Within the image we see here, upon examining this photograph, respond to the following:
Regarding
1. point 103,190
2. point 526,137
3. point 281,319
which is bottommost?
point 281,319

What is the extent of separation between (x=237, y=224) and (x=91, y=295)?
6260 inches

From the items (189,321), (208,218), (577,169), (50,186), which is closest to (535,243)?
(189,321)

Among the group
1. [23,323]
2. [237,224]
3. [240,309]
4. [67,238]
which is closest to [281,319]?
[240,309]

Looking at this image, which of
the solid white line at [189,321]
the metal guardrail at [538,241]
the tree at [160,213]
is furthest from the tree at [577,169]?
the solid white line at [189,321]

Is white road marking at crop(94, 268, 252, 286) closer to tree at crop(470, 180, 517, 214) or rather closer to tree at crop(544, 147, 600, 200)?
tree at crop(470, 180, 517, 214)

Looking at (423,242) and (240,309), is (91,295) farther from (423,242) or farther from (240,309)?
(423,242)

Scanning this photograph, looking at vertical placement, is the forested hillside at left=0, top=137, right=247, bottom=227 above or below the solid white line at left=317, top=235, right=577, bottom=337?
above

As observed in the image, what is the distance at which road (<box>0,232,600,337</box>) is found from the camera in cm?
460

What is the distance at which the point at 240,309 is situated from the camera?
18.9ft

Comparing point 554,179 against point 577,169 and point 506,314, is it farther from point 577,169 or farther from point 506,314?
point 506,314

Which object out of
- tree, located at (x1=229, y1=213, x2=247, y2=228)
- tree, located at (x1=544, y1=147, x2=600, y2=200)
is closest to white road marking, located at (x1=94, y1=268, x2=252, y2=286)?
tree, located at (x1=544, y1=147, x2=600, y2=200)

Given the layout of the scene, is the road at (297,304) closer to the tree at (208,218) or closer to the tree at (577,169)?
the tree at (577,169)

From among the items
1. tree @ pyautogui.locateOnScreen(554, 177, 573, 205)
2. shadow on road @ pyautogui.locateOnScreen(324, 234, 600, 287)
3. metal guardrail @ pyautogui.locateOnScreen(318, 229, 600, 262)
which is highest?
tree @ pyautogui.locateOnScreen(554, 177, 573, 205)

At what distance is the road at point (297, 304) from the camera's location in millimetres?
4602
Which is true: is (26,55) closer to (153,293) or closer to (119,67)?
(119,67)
□ □ □
→ **Problem description**
Please render the listing as a JSON list of strings, one string per line and blank lines left out, starting at the line that has "Given the layout" and running through the end of the listing.

→ **Problem solution**
[
  "Given the layout of the scene, is the road at (297,304) closer to the tree at (208,218) or closer to the tree at (577,169)?",
  "the tree at (577,169)",
  "From among the items",
  "1. tree @ pyautogui.locateOnScreen(554, 177, 573, 205)",
  "2. shadow on road @ pyautogui.locateOnScreen(324, 234, 600, 287)",
  "3. metal guardrail @ pyautogui.locateOnScreen(318, 229, 600, 262)",
  "which is highest?",
  "tree @ pyautogui.locateOnScreen(554, 177, 573, 205)",
  "At what distance is the road at point (297, 304) from the camera's location in millimetres?",
  "4602",
  "Which is true: is (26,55) closer to (153,293) or closer to (119,67)?",
  "(119,67)"
]